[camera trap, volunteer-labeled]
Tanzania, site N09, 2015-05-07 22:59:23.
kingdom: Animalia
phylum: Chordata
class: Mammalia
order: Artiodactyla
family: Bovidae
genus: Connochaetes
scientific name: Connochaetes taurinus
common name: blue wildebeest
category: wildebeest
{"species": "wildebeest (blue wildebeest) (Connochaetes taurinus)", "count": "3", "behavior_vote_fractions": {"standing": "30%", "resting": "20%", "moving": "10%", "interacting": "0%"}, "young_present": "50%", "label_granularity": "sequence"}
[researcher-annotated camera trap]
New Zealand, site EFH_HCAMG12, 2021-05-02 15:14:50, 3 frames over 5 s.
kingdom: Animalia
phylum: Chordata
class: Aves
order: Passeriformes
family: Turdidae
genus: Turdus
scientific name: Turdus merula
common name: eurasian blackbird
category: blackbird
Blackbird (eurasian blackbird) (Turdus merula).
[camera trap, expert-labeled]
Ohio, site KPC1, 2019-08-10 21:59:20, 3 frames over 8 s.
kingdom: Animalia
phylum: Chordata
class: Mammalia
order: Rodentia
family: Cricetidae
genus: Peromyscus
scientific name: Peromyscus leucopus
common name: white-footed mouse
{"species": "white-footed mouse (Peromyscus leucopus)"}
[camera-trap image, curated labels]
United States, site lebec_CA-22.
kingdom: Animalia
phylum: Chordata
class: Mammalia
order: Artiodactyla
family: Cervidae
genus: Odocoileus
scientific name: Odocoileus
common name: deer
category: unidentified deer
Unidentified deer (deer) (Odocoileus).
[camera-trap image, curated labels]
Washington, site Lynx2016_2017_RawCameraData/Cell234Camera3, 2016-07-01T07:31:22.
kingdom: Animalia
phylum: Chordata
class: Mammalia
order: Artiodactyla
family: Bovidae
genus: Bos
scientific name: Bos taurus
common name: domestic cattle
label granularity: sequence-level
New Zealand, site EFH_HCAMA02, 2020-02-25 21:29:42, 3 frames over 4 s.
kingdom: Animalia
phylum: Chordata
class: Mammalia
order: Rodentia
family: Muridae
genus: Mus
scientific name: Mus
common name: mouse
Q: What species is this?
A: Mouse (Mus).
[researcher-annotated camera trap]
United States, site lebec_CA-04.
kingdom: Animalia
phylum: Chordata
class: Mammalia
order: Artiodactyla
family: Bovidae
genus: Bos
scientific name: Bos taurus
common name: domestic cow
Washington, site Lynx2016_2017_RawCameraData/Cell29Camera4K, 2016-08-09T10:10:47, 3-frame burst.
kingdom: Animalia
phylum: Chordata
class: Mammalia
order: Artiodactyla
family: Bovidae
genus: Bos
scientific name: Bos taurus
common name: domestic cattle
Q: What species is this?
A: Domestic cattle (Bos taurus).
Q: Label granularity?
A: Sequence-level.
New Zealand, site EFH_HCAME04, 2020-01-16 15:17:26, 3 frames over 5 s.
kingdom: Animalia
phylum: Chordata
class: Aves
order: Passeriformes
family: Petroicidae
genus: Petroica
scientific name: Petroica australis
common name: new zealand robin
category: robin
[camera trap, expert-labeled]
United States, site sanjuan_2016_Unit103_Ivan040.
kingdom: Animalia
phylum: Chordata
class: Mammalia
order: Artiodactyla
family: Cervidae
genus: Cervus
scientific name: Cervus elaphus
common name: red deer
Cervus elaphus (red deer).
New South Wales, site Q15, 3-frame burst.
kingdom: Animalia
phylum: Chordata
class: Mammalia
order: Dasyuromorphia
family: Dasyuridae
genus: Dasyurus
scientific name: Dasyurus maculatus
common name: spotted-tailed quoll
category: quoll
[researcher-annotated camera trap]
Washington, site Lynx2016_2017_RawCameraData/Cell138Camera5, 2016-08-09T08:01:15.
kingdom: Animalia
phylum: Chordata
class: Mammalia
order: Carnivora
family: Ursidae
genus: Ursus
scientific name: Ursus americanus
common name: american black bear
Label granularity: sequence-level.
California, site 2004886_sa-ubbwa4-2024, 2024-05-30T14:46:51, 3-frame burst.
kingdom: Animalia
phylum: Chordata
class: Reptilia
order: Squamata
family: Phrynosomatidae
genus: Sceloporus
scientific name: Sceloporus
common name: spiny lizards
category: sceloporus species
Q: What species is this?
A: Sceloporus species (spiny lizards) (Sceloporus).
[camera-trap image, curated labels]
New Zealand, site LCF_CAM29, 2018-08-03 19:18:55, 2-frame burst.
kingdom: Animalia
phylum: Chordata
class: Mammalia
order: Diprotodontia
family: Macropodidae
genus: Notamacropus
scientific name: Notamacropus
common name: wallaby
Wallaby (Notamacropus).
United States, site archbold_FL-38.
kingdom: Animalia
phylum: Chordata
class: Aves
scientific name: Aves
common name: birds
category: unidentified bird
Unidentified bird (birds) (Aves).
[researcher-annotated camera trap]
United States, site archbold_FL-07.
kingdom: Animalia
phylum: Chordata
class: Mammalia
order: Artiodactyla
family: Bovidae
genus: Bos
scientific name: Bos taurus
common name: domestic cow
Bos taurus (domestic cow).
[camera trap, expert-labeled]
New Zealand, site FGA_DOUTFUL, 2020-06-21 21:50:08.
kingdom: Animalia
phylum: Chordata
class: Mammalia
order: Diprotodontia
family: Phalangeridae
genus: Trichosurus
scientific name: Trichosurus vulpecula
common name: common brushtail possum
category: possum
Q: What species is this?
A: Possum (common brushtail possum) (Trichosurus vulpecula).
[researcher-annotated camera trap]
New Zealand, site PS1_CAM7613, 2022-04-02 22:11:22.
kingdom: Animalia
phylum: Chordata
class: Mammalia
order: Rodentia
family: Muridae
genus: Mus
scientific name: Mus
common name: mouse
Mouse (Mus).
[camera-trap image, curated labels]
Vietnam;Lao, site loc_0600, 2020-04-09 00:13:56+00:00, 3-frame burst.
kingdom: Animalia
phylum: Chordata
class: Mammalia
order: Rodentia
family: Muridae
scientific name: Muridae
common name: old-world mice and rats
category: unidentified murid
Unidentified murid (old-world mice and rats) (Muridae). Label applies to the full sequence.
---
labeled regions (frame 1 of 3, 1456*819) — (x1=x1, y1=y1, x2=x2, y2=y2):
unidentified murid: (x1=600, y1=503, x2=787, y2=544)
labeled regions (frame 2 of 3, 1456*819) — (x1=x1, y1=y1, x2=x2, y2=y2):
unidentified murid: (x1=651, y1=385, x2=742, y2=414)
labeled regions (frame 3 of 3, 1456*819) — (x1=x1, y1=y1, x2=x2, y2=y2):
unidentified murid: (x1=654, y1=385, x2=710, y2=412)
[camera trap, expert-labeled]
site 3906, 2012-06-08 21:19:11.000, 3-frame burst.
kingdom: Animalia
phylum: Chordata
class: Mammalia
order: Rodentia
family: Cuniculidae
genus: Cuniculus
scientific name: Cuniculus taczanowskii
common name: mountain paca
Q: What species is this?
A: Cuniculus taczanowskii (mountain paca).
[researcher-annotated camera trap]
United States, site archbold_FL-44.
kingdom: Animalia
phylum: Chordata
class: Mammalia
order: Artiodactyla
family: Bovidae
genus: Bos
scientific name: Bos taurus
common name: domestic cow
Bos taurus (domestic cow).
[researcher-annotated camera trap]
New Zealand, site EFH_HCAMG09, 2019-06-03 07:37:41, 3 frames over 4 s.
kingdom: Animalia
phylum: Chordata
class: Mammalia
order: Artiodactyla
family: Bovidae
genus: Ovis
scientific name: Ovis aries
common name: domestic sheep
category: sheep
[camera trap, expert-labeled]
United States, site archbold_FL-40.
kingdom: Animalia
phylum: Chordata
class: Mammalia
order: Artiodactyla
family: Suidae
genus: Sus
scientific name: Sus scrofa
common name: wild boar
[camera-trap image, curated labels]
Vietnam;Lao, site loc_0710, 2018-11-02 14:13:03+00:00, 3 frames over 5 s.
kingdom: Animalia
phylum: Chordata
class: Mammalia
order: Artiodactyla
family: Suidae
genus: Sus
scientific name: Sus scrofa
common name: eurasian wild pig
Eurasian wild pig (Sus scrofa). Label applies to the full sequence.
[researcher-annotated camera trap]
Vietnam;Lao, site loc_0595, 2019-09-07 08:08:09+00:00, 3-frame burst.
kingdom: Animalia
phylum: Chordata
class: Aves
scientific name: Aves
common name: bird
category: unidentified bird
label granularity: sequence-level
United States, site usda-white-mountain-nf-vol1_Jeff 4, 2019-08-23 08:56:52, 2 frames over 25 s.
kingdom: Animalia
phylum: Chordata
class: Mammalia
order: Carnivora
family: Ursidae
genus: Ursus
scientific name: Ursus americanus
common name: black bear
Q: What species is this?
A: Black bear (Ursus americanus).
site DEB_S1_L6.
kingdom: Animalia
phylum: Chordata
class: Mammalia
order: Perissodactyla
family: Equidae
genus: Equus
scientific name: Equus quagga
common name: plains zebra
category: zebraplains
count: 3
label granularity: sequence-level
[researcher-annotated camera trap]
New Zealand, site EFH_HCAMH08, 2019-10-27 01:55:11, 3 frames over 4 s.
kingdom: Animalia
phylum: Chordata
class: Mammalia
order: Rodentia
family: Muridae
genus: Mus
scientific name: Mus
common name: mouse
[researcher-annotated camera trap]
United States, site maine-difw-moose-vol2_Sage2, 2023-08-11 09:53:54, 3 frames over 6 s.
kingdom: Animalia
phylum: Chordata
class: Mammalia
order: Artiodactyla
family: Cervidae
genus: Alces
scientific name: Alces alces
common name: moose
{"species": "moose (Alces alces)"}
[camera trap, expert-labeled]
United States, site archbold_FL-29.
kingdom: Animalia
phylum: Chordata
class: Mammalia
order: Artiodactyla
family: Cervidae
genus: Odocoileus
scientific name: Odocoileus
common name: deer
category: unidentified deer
○ ○ ○ ○ ○ ○ ○
#### ASSIGNMENT
Some lines above hold the word "burst". Copy all of them.

#### RESPONSE AREA
Washington, site Lynx2016_2017_RawCameraData/Cell29Camera4K, 2016-08-09T10:10:47, 3-frame burst.
New South Wales, site Q15, 3-frame burst.
California, site 2004886_sa-ubbwa4-2024, 2024-05-30T14:46:51, 3-frame burst.
New Zealand, site LCF_CAM29, 2018-08-03 19:18:55, 2-frame burst.
Vietnam;Lao, site loc_0600, 2020-04-09 00:13:56+00:00, 3-frame burst.
site 3906, 2012-06-08 21:19:11.000, 3-frame burst.
Vietnam;Lao, site loc_0595, 2019-09-07 08:08:09+00:00, 3-frame burst.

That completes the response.